Bridging the Religious Divide: Transforming Conflict when Emotions and Religion are at Play

Event Date: Thursday November 19, 2015
Time: 6:00-8:30 PM
Location: Braun Room, Andover Hall Harvard Divinity School

The Program on Negotiation at Harvard Law School, the Harvard International Negotiation Program, and the Religions and the Practice of Peace Colloquium are pleased to host:

Bridging the Religious Divide: Transforming Conflict when Emotions and Religion are at Play

with

dshap

Daniel L. Shapiro

Director, Harvard International Negotiation Program
Associate Professor of Psychology, Harvard Medical School/McLean Hospital

and

Rev. Septemmy E. Lakawa

Research Associate and Visiting Assistant Professor of Women’s Studies and Theology, Women’s Studies in Religion Program, Harvard Divinity School

Thursday, November 19
6-8:30 PM

Braun Room, Andover Hall
Harvard Divinity School

45 Francis Avenue, Cambridge

 Free and open to the public;

Space is limited; please RSVP as soon as possible to:hds.harvard.edu/rpp

 

About the Event:

Daniel Shapiro will discuss hidden emotional factors that fuel conflict and will present an innovative model for using emotions constructively to promote conflict transformation.

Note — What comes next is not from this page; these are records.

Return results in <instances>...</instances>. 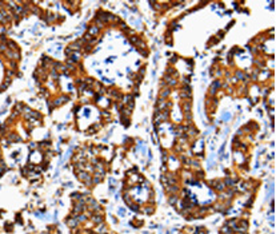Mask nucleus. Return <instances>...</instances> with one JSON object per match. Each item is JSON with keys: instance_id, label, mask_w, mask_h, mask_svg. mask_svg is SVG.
Returning a JSON list of instances; mask_svg holds the SVG:
<instances>
[{"instance_id": "obj_3", "label": "nucleus", "mask_w": 276, "mask_h": 234, "mask_svg": "<svg viewBox=\"0 0 276 234\" xmlns=\"http://www.w3.org/2000/svg\"><path fill=\"white\" fill-rule=\"evenodd\" d=\"M229 118H231V115H229V114H226V115H223V119H226V121H229Z\"/></svg>"}, {"instance_id": "obj_1", "label": "nucleus", "mask_w": 276, "mask_h": 234, "mask_svg": "<svg viewBox=\"0 0 276 234\" xmlns=\"http://www.w3.org/2000/svg\"><path fill=\"white\" fill-rule=\"evenodd\" d=\"M79 178H80L81 179V181H83V182H85V181H89V175H88V174H85V173H79Z\"/></svg>"}, {"instance_id": "obj_2", "label": "nucleus", "mask_w": 276, "mask_h": 234, "mask_svg": "<svg viewBox=\"0 0 276 234\" xmlns=\"http://www.w3.org/2000/svg\"><path fill=\"white\" fill-rule=\"evenodd\" d=\"M68 225H69V226L71 227H72V226H76V225H78V219H68Z\"/></svg>"}, {"instance_id": "obj_4", "label": "nucleus", "mask_w": 276, "mask_h": 234, "mask_svg": "<svg viewBox=\"0 0 276 234\" xmlns=\"http://www.w3.org/2000/svg\"><path fill=\"white\" fill-rule=\"evenodd\" d=\"M197 233H199V234H204L206 232H204V230H201V229H199V230H197Z\"/></svg>"}]
</instances>
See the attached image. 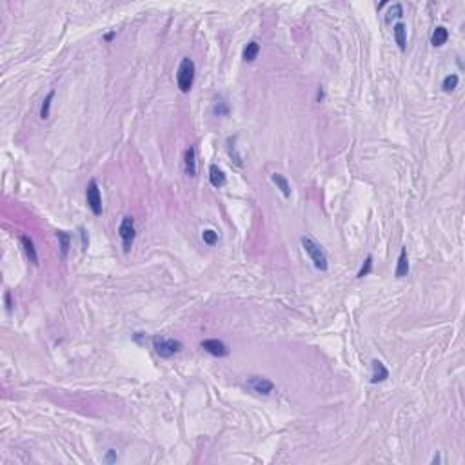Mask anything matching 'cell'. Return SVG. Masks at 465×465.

He will discuss how this model has been utilized in high-stakes conflicts, and will offer insights into how it can be drawn upon to overcome conflict when religious identities are at stake.

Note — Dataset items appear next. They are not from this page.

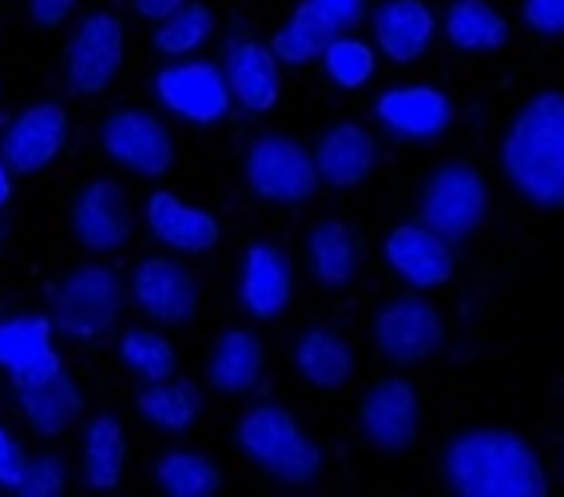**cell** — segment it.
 <instances>
[{
  "label": "cell",
  "instance_id": "1",
  "mask_svg": "<svg viewBox=\"0 0 564 497\" xmlns=\"http://www.w3.org/2000/svg\"><path fill=\"white\" fill-rule=\"evenodd\" d=\"M449 497H549V469L536 446L517 430L469 426L442 450Z\"/></svg>",
  "mask_w": 564,
  "mask_h": 497
},
{
  "label": "cell",
  "instance_id": "2",
  "mask_svg": "<svg viewBox=\"0 0 564 497\" xmlns=\"http://www.w3.org/2000/svg\"><path fill=\"white\" fill-rule=\"evenodd\" d=\"M501 168L517 192L536 207L564 204V96L536 91L513 116L501 140Z\"/></svg>",
  "mask_w": 564,
  "mask_h": 497
},
{
  "label": "cell",
  "instance_id": "3",
  "mask_svg": "<svg viewBox=\"0 0 564 497\" xmlns=\"http://www.w3.org/2000/svg\"><path fill=\"white\" fill-rule=\"evenodd\" d=\"M123 279L104 263H80L64 274L52 291V331L76 338V343H96L111 335V326L123 315Z\"/></svg>",
  "mask_w": 564,
  "mask_h": 497
},
{
  "label": "cell",
  "instance_id": "4",
  "mask_svg": "<svg viewBox=\"0 0 564 497\" xmlns=\"http://www.w3.org/2000/svg\"><path fill=\"white\" fill-rule=\"evenodd\" d=\"M489 212V192L474 163H442L422 187L417 199V224L434 231L449 247L474 239Z\"/></svg>",
  "mask_w": 564,
  "mask_h": 497
},
{
  "label": "cell",
  "instance_id": "5",
  "mask_svg": "<svg viewBox=\"0 0 564 497\" xmlns=\"http://www.w3.org/2000/svg\"><path fill=\"white\" fill-rule=\"evenodd\" d=\"M242 175H247V187L267 204L299 207L318 192L311 152L282 132L254 136V143L247 148V160H242Z\"/></svg>",
  "mask_w": 564,
  "mask_h": 497
},
{
  "label": "cell",
  "instance_id": "6",
  "mask_svg": "<svg viewBox=\"0 0 564 497\" xmlns=\"http://www.w3.org/2000/svg\"><path fill=\"white\" fill-rule=\"evenodd\" d=\"M373 346L393 366H422L445 346V318L430 299L405 291L373 315Z\"/></svg>",
  "mask_w": 564,
  "mask_h": 497
},
{
  "label": "cell",
  "instance_id": "7",
  "mask_svg": "<svg viewBox=\"0 0 564 497\" xmlns=\"http://www.w3.org/2000/svg\"><path fill=\"white\" fill-rule=\"evenodd\" d=\"M128 56V29L116 12H91L64 44V76L80 96H104Z\"/></svg>",
  "mask_w": 564,
  "mask_h": 497
},
{
  "label": "cell",
  "instance_id": "8",
  "mask_svg": "<svg viewBox=\"0 0 564 497\" xmlns=\"http://www.w3.org/2000/svg\"><path fill=\"white\" fill-rule=\"evenodd\" d=\"M100 148L111 163H120L123 172L143 175V180H163L175 168V140L163 128L160 116L143 108H120L104 116L100 123Z\"/></svg>",
  "mask_w": 564,
  "mask_h": 497
},
{
  "label": "cell",
  "instance_id": "9",
  "mask_svg": "<svg viewBox=\"0 0 564 497\" xmlns=\"http://www.w3.org/2000/svg\"><path fill=\"white\" fill-rule=\"evenodd\" d=\"M358 434L378 454H405L417 446L422 398L405 378H378L358 402Z\"/></svg>",
  "mask_w": 564,
  "mask_h": 497
},
{
  "label": "cell",
  "instance_id": "10",
  "mask_svg": "<svg viewBox=\"0 0 564 497\" xmlns=\"http://www.w3.org/2000/svg\"><path fill=\"white\" fill-rule=\"evenodd\" d=\"M155 96L172 116L187 123H219L223 116L231 112V91L223 80V68L212 61H183L167 64V68L155 76Z\"/></svg>",
  "mask_w": 564,
  "mask_h": 497
},
{
  "label": "cell",
  "instance_id": "11",
  "mask_svg": "<svg viewBox=\"0 0 564 497\" xmlns=\"http://www.w3.org/2000/svg\"><path fill=\"white\" fill-rule=\"evenodd\" d=\"M131 303L152 323L183 326L199 315V283L180 259L152 255V259H140L131 271Z\"/></svg>",
  "mask_w": 564,
  "mask_h": 497
},
{
  "label": "cell",
  "instance_id": "12",
  "mask_svg": "<svg viewBox=\"0 0 564 497\" xmlns=\"http://www.w3.org/2000/svg\"><path fill=\"white\" fill-rule=\"evenodd\" d=\"M64 143H68V112H64V104L41 100V104H29V108L4 128L0 160H4L9 175L12 172L36 175L64 152Z\"/></svg>",
  "mask_w": 564,
  "mask_h": 497
},
{
  "label": "cell",
  "instance_id": "13",
  "mask_svg": "<svg viewBox=\"0 0 564 497\" xmlns=\"http://www.w3.org/2000/svg\"><path fill=\"white\" fill-rule=\"evenodd\" d=\"M373 116H378V123H382L386 132L413 143H430L449 132L454 104L434 84H402V88H390L378 96Z\"/></svg>",
  "mask_w": 564,
  "mask_h": 497
},
{
  "label": "cell",
  "instance_id": "14",
  "mask_svg": "<svg viewBox=\"0 0 564 497\" xmlns=\"http://www.w3.org/2000/svg\"><path fill=\"white\" fill-rule=\"evenodd\" d=\"M52 323L44 315H9L0 318V370L12 386H32L61 375V350L52 343Z\"/></svg>",
  "mask_w": 564,
  "mask_h": 497
},
{
  "label": "cell",
  "instance_id": "15",
  "mask_svg": "<svg viewBox=\"0 0 564 497\" xmlns=\"http://www.w3.org/2000/svg\"><path fill=\"white\" fill-rule=\"evenodd\" d=\"M72 235L88 251H120L131 239L128 192L116 180H91L72 204Z\"/></svg>",
  "mask_w": 564,
  "mask_h": 497
},
{
  "label": "cell",
  "instance_id": "16",
  "mask_svg": "<svg viewBox=\"0 0 564 497\" xmlns=\"http://www.w3.org/2000/svg\"><path fill=\"white\" fill-rule=\"evenodd\" d=\"M386 267H390L398 279L413 287V291H434L454 279V247L437 239L434 231H425L422 224H402L386 235L382 244Z\"/></svg>",
  "mask_w": 564,
  "mask_h": 497
},
{
  "label": "cell",
  "instance_id": "17",
  "mask_svg": "<svg viewBox=\"0 0 564 497\" xmlns=\"http://www.w3.org/2000/svg\"><path fill=\"white\" fill-rule=\"evenodd\" d=\"M143 219H148V231L175 255H207V251H215L223 239L219 219H215L212 212H203V207L180 199L175 192L148 195Z\"/></svg>",
  "mask_w": 564,
  "mask_h": 497
},
{
  "label": "cell",
  "instance_id": "18",
  "mask_svg": "<svg viewBox=\"0 0 564 497\" xmlns=\"http://www.w3.org/2000/svg\"><path fill=\"white\" fill-rule=\"evenodd\" d=\"M239 299L247 306V315L259 323L286 315V306L294 299V271L291 259L271 244H251L242 255V274H239Z\"/></svg>",
  "mask_w": 564,
  "mask_h": 497
},
{
  "label": "cell",
  "instance_id": "19",
  "mask_svg": "<svg viewBox=\"0 0 564 497\" xmlns=\"http://www.w3.org/2000/svg\"><path fill=\"white\" fill-rule=\"evenodd\" d=\"M311 160L318 183L350 192V187H362L378 168V140L366 132L362 123H334L330 132L318 140Z\"/></svg>",
  "mask_w": 564,
  "mask_h": 497
},
{
  "label": "cell",
  "instance_id": "20",
  "mask_svg": "<svg viewBox=\"0 0 564 497\" xmlns=\"http://www.w3.org/2000/svg\"><path fill=\"white\" fill-rule=\"evenodd\" d=\"M223 80H227L231 100H239L251 116L271 112L282 96V68L271 56V48L259 41H235L227 48Z\"/></svg>",
  "mask_w": 564,
  "mask_h": 497
},
{
  "label": "cell",
  "instance_id": "21",
  "mask_svg": "<svg viewBox=\"0 0 564 497\" xmlns=\"http://www.w3.org/2000/svg\"><path fill=\"white\" fill-rule=\"evenodd\" d=\"M370 24H373V44L393 64L422 61L437 32V17L430 12L425 0H386V4L373 9Z\"/></svg>",
  "mask_w": 564,
  "mask_h": 497
},
{
  "label": "cell",
  "instance_id": "22",
  "mask_svg": "<svg viewBox=\"0 0 564 497\" xmlns=\"http://www.w3.org/2000/svg\"><path fill=\"white\" fill-rule=\"evenodd\" d=\"M262 370H267V346L254 331L247 326H231L223 331L212 346V358H207V382L212 390L227 398L251 395L254 386L262 382Z\"/></svg>",
  "mask_w": 564,
  "mask_h": 497
},
{
  "label": "cell",
  "instance_id": "23",
  "mask_svg": "<svg viewBox=\"0 0 564 497\" xmlns=\"http://www.w3.org/2000/svg\"><path fill=\"white\" fill-rule=\"evenodd\" d=\"M12 395H17V407H21L32 434L41 437H61L68 426H76V418L84 410V390L68 370L44 378V382L12 386Z\"/></svg>",
  "mask_w": 564,
  "mask_h": 497
},
{
  "label": "cell",
  "instance_id": "24",
  "mask_svg": "<svg viewBox=\"0 0 564 497\" xmlns=\"http://www.w3.org/2000/svg\"><path fill=\"white\" fill-rule=\"evenodd\" d=\"M80 457H84V482L96 494H111L123 482L128 469V430H123L120 414H96L84 426L80 437Z\"/></svg>",
  "mask_w": 564,
  "mask_h": 497
},
{
  "label": "cell",
  "instance_id": "25",
  "mask_svg": "<svg viewBox=\"0 0 564 497\" xmlns=\"http://www.w3.org/2000/svg\"><path fill=\"white\" fill-rule=\"evenodd\" d=\"M294 370L314 390H343L354 378V346L330 326H311L294 343Z\"/></svg>",
  "mask_w": 564,
  "mask_h": 497
},
{
  "label": "cell",
  "instance_id": "26",
  "mask_svg": "<svg viewBox=\"0 0 564 497\" xmlns=\"http://www.w3.org/2000/svg\"><path fill=\"white\" fill-rule=\"evenodd\" d=\"M303 434L299 418L282 402H259L254 410L239 418L235 426V446L242 450V457H251L259 469H271L279 462V454L291 446L294 437Z\"/></svg>",
  "mask_w": 564,
  "mask_h": 497
},
{
  "label": "cell",
  "instance_id": "27",
  "mask_svg": "<svg viewBox=\"0 0 564 497\" xmlns=\"http://www.w3.org/2000/svg\"><path fill=\"white\" fill-rule=\"evenodd\" d=\"M306 259L318 283L343 291L358 274V235L343 219H318L306 235Z\"/></svg>",
  "mask_w": 564,
  "mask_h": 497
},
{
  "label": "cell",
  "instance_id": "28",
  "mask_svg": "<svg viewBox=\"0 0 564 497\" xmlns=\"http://www.w3.org/2000/svg\"><path fill=\"white\" fill-rule=\"evenodd\" d=\"M135 414L160 434H187L199 418V395L192 382L167 378V382H148L135 395Z\"/></svg>",
  "mask_w": 564,
  "mask_h": 497
},
{
  "label": "cell",
  "instance_id": "29",
  "mask_svg": "<svg viewBox=\"0 0 564 497\" xmlns=\"http://www.w3.org/2000/svg\"><path fill=\"white\" fill-rule=\"evenodd\" d=\"M445 41L462 52H497L509 44V21L489 0H454L445 9Z\"/></svg>",
  "mask_w": 564,
  "mask_h": 497
},
{
  "label": "cell",
  "instance_id": "30",
  "mask_svg": "<svg viewBox=\"0 0 564 497\" xmlns=\"http://www.w3.org/2000/svg\"><path fill=\"white\" fill-rule=\"evenodd\" d=\"M155 489L163 497H219L223 466L199 450H167L155 462Z\"/></svg>",
  "mask_w": 564,
  "mask_h": 497
},
{
  "label": "cell",
  "instance_id": "31",
  "mask_svg": "<svg viewBox=\"0 0 564 497\" xmlns=\"http://www.w3.org/2000/svg\"><path fill=\"white\" fill-rule=\"evenodd\" d=\"M338 36V24L318 12L311 0H303L299 9L291 12V21L274 32L271 41V56L279 64H311L326 52V44Z\"/></svg>",
  "mask_w": 564,
  "mask_h": 497
},
{
  "label": "cell",
  "instance_id": "32",
  "mask_svg": "<svg viewBox=\"0 0 564 497\" xmlns=\"http://www.w3.org/2000/svg\"><path fill=\"white\" fill-rule=\"evenodd\" d=\"M116 355H120V363L128 366L143 386L167 382V378H175V370H180V350H175V343L167 335H160V331H148V326L123 331Z\"/></svg>",
  "mask_w": 564,
  "mask_h": 497
},
{
  "label": "cell",
  "instance_id": "33",
  "mask_svg": "<svg viewBox=\"0 0 564 497\" xmlns=\"http://www.w3.org/2000/svg\"><path fill=\"white\" fill-rule=\"evenodd\" d=\"M212 32H215V12L207 9L203 0H187V4L175 9L167 21L155 24V48H160L163 56L180 61V56L199 52L203 44L212 41Z\"/></svg>",
  "mask_w": 564,
  "mask_h": 497
},
{
  "label": "cell",
  "instance_id": "34",
  "mask_svg": "<svg viewBox=\"0 0 564 497\" xmlns=\"http://www.w3.org/2000/svg\"><path fill=\"white\" fill-rule=\"evenodd\" d=\"M318 61H323L330 84L354 91V88H362V84L373 80V68H378V52H373V44L358 41V36H334Z\"/></svg>",
  "mask_w": 564,
  "mask_h": 497
},
{
  "label": "cell",
  "instance_id": "35",
  "mask_svg": "<svg viewBox=\"0 0 564 497\" xmlns=\"http://www.w3.org/2000/svg\"><path fill=\"white\" fill-rule=\"evenodd\" d=\"M323 466H326V454L323 446L314 442L311 434H299L291 442V446L282 450L279 462H274L267 474L274 477V482H282V486H294V489H303V486H314L318 477H323Z\"/></svg>",
  "mask_w": 564,
  "mask_h": 497
},
{
  "label": "cell",
  "instance_id": "36",
  "mask_svg": "<svg viewBox=\"0 0 564 497\" xmlns=\"http://www.w3.org/2000/svg\"><path fill=\"white\" fill-rule=\"evenodd\" d=\"M64 489H68V466L61 454L48 450V454L29 457L17 497H64Z\"/></svg>",
  "mask_w": 564,
  "mask_h": 497
},
{
  "label": "cell",
  "instance_id": "37",
  "mask_svg": "<svg viewBox=\"0 0 564 497\" xmlns=\"http://www.w3.org/2000/svg\"><path fill=\"white\" fill-rule=\"evenodd\" d=\"M521 17L536 36L556 41V36L564 32V0H524Z\"/></svg>",
  "mask_w": 564,
  "mask_h": 497
},
{
  "label": "cell",
  "instance_id": "38",
  "mask_svg": "<svg viewBox=\"0 0 564 497\" xmlns=\"http://www.w3.org/2000/svg\"><path fill=\"white\" fill-rule=\"evenodd\" d=\"M24 466H29V457H24V450L12 442V434L4 430V422H0V489L17 494V486H21V477H24Z\"/></svg>",
  "mask_w": 564,
  "mask_h": 497
},
{
  "label": "cell",
  "instance_id": "39",
  "mask_svg": "<svg viewBox=\"0 0 564 497\" xmlns=\"http://www.w3.org/2000/svg\"><path fill=\"white\" fill-rule=\"evenodd\" d=\"M72 9H76V0H29V12L36 29H61L72 17Z\"/></svg>",
  "mask_w": 564,
  "mask_h": 497
},
{
  "label": "cell",
  "instance_id": "40",
  "mask_svg": "<svg viewBox=\"0 0 564 497\" xmlns=\"http://www.w3.org/2000/svg\"><path fill=\"white\" fill-rule=\"evenodd\" d=\"M314 9L326 12L338 29H346V24H358L362 21V12H366V0H311Z\"/></svg>",
  "mask_w": 564,
  "mask_h": 497
},
{
  "label": "cell",
  "instance_id": "41",
  "mask_svg": "<svg viewBox=\"0 0 564 497\" xmlns=\"http://www.w3.org/2000/svg\"><path fill=\"white\" fill-rule=\"evenodd\" d=\"M183 4H187V0H131L135 17H140V21H152V24L167 21L175 9H183Z\"/></svg>",
  "mask_w": 564,
  "mask_h": 497
},
{
  "label": "cell",
  "instance_id": "42",
  "mask_svg": "<svg viewBox=\"0 0 564 497\" xmlns=\"http://www.w3.org/2000/svg\"><path fill=\"white\" fill-rule=\"evenodd\" d=\"M12 199V175H9V168H4V160H0V207L9 204Z\"/></svg>",
  "mask_w": 564,
  "mask_h": 497
}]
</instances>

Rev. Lakawa will respond to Dr. Shapiro’s presentation in light of her own research on “The Landscape of Trauma and the Aesthetic of Interreligious Peace: an Indonesian Case of Christian Muslim Relations.”

 

About the speakers:

Daniel Shapiro, Ph.D., Associate Professor of Psychology at Harvard Medical School/McLean Hospital, is an affiliated faculty member with the Program on Negotiation at Harvard Law School, and Associate Director of the Harvard Negotiation Project.  He has also been on the faculty of the Sloan School of Management, Massachusetts Institute of Technology. Dr. Shapiro holds a doctorate in clinical psychology, and specializes in the psychology of negotiation.

Dr. Shapiro travels throughout the United States and the world teaching negotiation to groups such as governmental officials, corporate executives, lawyers, psychologists, and dispute resolution professionals. He also is an advisor to the International Criminal Court. During the Bosnian War, he conducted conflict management trainings in Croatia and Serbia. Through funding from the Soros Foundation, he developed a conflict management program that now reaches one million people across more than 30 countries. He has contributed to numerous scholarly and popular publications, and recently co-authored (with Roger Fisher) Beyond Reason: Using Emotions as You Negotiate.

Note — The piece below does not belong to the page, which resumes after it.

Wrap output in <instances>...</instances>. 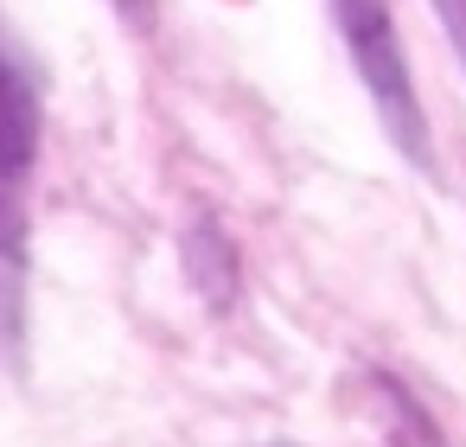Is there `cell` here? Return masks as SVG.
Masks as SVG:
<instances>
[{"label":"cell","mask_w":466,"mask_h":447,"mask_svg":"<svg viewBox=\"0 0 466 447\" xmlns=\"http://www.w3.org/2000/svg\"><path fill=\"white\" fill-rule=\"evenodd\" d=\"M179 262H186V275H192V288L205 294L211 313L237 307V249H230V237H224L211 218H198V224L179 237Z\"/></svg>","instance_id":"obj_3"},{"label":"cell","mask_w":466,"mask_h":447,"mask_svg":"<svg viewBox=\"0 0 466 447\" xmlns=\"http://www.w3.org/2000/svg\"><path fill=\"white\" fill-rule=\"evenodd\" d=\"M109 7H116L135 33H147V26H154V0H109Z\"/></svg>","instance_id":"obj_6"},{"label":"cell","mask_w":466,"mask_h":447,"mask_svg":"<svg viewBox=\"0 0 466 447\" xmlns=\"http://www.w3.org/2000/svg\"><path fill=\"white\" fill-rule=\"evenodd\" d=\"M39 77L0 33V262H20V186L39 160Z\"/></svg>","instance_id":"obj_2"},{"label":"cell","mask_w":466,"mask_h":447,"mask_svg":"<svg viewBox=\"0 0 466 447\" xmlns=\"http://www.w3.org/2000/svg\"><path fill=\"white\" fill-rule=\"evenodd\" d=\"M332 20H339L345 52H351V71L364 77V97H370V109H377V128L390 135V147H396L415 173H434L428 116H421V97H415L402 39H396L390 0H332Z\"/></svg>","instance_id":"obj_1"},{"label":"cell","mask_w":466,"mask_h":447,"mask_svg":"<svg viewBox=\"0 0 466 447\" xmlns=\"http://www.w3.org/2000/svg\"><path fill=\"white\" fill-rule=\"evenodd\" d=\"M428 7H434V20H441V33H447L453 58L466 65V0H428Z\"/></svg>","instance_id":"obj_5"},{"label":"cell","mask_w":466,"mask_h":447,"mask_svg":"<svg viewBox=\"0 0 466 447\" xmlns=\"http://www.w3.org/2000/svg\"><path fill=\"white\" fill-rule=\"evenodd\" d=\"M256 447H300V441H256Z\"/></svg>","instance_id":"obj_7"},{"label":"cell","mask_w":466,"mask_h":447,"mask_svg":"<svg viewBox=\"0 0 466 447\" xmlns=\"http://www.w3.org/2000/svg\"><path fill=\"white\" fill-rule=\"evenodd\" d=\"M364 383H370V396L390 409V428H396L390 441H396V447H441V434H434L428 409H421V402H415L396 377H364Z\"/></svg>","instance_id":"obj_4"}]
</instances>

Dr. Shapiro was recently selected as a 2011 Burke Global Health Fellow, and is the recipient of numerous awards, including the American Psychological Association’s Early Career Award and the prestigious “Peacemaker of the Year” award from the California Mediator’s Association.

 

Septemmy E. Lakawa teaches mission studies, contextual theologies, and feminist constructive theology at Jakarta Theological Seminary, the oldest ecumenical seminary in Indonesia. Her main research interests are on Christian self-understanding in the presence of religious differences; the changing contour of the interreligious landscape and the public and everyday character of interreligious dialogue shaped by women’s experiences and imagination; and trauma, theology, and interreligious aesthetics in the aftermath of religious communal violence.

Most recently, she served as the Director of the Graduate and Postgraduate Studies Program at Jakarta Theological Seminary from 2011 to 2015. She is the winner of Müller-Krüger Award (2013) for her dissertation, “Risky Hospitality: Mission in the Aftermath of Religious Communal Violence” (Boston University, 2011).

While at HDS, Dr. Lakawa will be working on a book-length project entitled, “Risky Dialogue: Muslim and Christian Women Practicing Interreligious Hospitality in the Aftermath of Religious Communal Violence in Indonesia.” The research develops a model of interreligious dialogue which places women at the center, accounts for the effects of trauma, and takes seriously the legacy of mission enterprises.